» **GIVEN TASK**:
Update the material below by replacing each "billboard advertisement" with "roadside billboard", keeping everything else the same.

» **Spatial question records**:

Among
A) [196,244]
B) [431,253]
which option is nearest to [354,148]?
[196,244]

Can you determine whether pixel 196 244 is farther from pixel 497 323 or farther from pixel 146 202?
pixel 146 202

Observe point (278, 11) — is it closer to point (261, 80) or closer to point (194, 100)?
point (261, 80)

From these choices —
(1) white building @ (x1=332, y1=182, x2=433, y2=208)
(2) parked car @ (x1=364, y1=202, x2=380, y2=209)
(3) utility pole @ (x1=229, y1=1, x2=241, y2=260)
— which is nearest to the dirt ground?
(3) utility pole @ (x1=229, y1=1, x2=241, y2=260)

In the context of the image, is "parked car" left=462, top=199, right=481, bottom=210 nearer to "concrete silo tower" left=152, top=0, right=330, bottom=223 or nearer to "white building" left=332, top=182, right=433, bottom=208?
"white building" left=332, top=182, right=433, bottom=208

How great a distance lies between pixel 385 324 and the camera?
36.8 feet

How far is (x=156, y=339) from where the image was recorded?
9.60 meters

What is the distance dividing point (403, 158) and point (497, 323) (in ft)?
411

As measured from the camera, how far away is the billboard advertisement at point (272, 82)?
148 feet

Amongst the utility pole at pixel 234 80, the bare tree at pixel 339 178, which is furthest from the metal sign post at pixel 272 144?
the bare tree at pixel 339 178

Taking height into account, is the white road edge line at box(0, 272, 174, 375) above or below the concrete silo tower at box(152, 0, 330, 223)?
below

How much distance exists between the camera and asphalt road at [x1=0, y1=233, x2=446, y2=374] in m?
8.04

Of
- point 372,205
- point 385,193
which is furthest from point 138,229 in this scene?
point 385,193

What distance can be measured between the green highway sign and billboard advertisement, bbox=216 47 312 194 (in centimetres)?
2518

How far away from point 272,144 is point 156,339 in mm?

» **REPLY**:
Among
A) [196,244]
B) [431,253]
which option is nearest to [354,148]?
[196,244]

Can you determine whether pixel 196 244 is farther from pixel 497 323 or farther from pixel 146 202?
pixel 146 202

Observe point (278, 11) — is it closer to point (261, 80) or closer to point (194, 100)?
point (261, 80)

From these choices —
(1) white building @ (x1=332, y1=182, x2=433, y2=208)
(2) parked car @ (x1=364, y1=202, x2=380, y2=209)
(3) utility pole @ (x1=229, y1=1, x2=241, y2=260)
— which is nearest to the dirt ground?
(3) utility pole @ (x1=229, y1=1, x2=241, y2=260)

In the context of the image, is "parked car" left=462, top=199, right=481, bottom=210 nearer to "concrete silo tower" left=152, top=0, right=330, bottom=223 or nearer to "white building" left=332, top=182, right=433, bottom=208?
"white building" left=332, top=182, right=433, bottom=208

How great a distance lies between pixel 385 324 and the camera?
36.8 feet

How far is (x=156, y=339) from where the image was recorded?
9.60 meters

What is the distance dividing point (403, 158) and point (497, 323) (in ft)?
411

As measured from the camera, how far away is the roadside billboard at point (272, 82)?
148 feet

Amongst the utility pole at pixel 234 80, the bare tree at pixel 339 178, which is furthest from the metal sign post at pixel 272 144?
the bare tree at pixel 339 178

Taking height into account, is the white road edge line at box(0, 272, 174, 375) above or below the concrete silo tower at box(152, 0, 330, 223)?
below

How much distance exists between the camera and asphalt road at [x1=0, y1=233, x2=446, y2=374] in m?
8.04

Of
- point 372,205
- point 385,193
which is furthest from point 138,229 in this scene?
point 385,193

What distance can be measured between the green highway sign and roadside billboard, bbox=216 47 312 194 (in centimetres)?
2518

How far away from point 272,144 is point 156,339 in mm?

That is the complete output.